Return the records below word for word.

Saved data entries
- Opening Delimiter -

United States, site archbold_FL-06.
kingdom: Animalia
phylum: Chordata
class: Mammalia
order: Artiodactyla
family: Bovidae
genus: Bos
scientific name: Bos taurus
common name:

- Closing Delimiter -

Exercise result –
United States, site archbold_FL-06.
kingdom: Animalia
phylum: Chordata
class: Mammalia
order: Artiodactyla
family: Bovidae
genus: Bos
scientific name: Bos taurus
common name:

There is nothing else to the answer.